Selected excerpt Block Start

Final drill targets will be selected upon finalization of a risked and ranked prospect inventory across both permits, following completion of the Sequoia 3D MMS processing and interpretation, as well as 3D seismic reprocessing and interpretation activities in VIC/P79, 3D Oil said in a release Feb. 3.
ConocoPhillips Australia is operator of the permits with 80% interest.
Talos Energy lets modification contract for Ram Powell
Talos Energy Inc. has let a topside modification contract to EDG Inc. for the Ram Powell tension leg platform in the US Gulf of Mexico.
Modifications will accommodate the Venice and Lime Rock subsea tiebacks (OGJ Online, Jan. 4, 2023). EDG will be responsible for the engineering and design of the Viosca Knoll area platform additions, including all equipment integration, piping, structural, instrumentation, and electrical additions and modifications.
Lime Rock was acquired in Lease Sale 256 in November 2020 and is about 9 miles from the platform. The Upper Miocene discovery is expected to produce first oil in first-quarter 2024. The Upper Miocene Venice prospect was identified within the existing Ram Powell unit acreage about 4 miles from Ram Powell. First oil is expected in this year’s fourth quarter.
Talos originally held 100% working interest in both prospects prior to farmouts leaving 60% working interest.

Selected excerpt Block End
Data provided Block Start

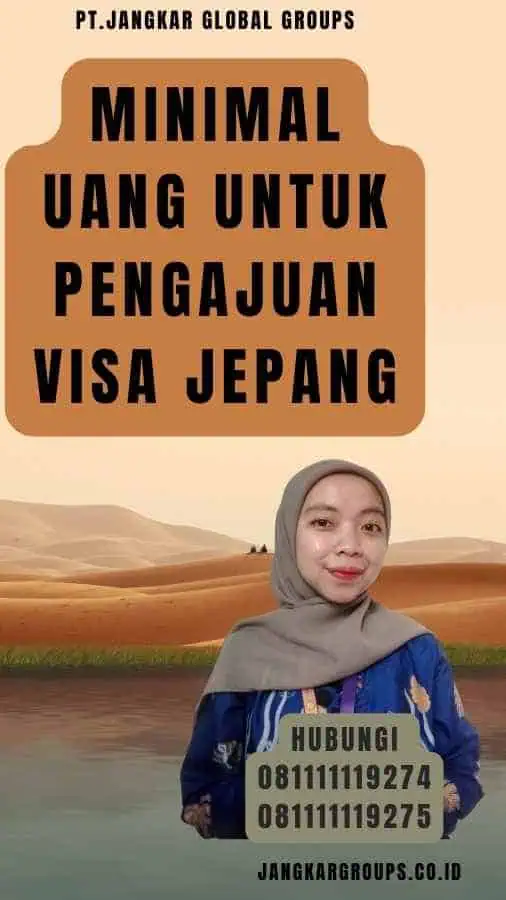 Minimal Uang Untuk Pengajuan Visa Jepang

Data provided Block End
Data provided Block Start

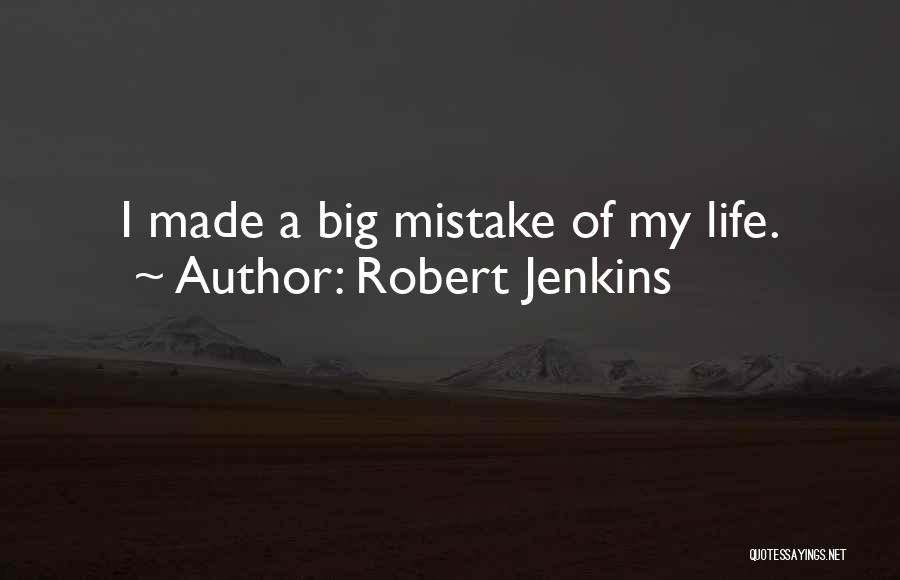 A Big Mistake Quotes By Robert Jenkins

Data provided Block End

**Your goal**
In the offshore oil and gas news excerpt, revise the passage starting with "Final drill targets" and going on through "with 80% interest.", putting "statement" in place of "release".

**Response to the exercise**
Final drill targets will be selected upon finalization of a risked and ranked prospect inventory across both permits, following completion of the Sequoia 3D MMS processing and interpretation, as well as 3D seismic reprocessing and interpretation activities in VIC/P79, 3D Oil said in a statement Feb. 3.
ConocoPhillips Australia is operator of the permits with 80% interest.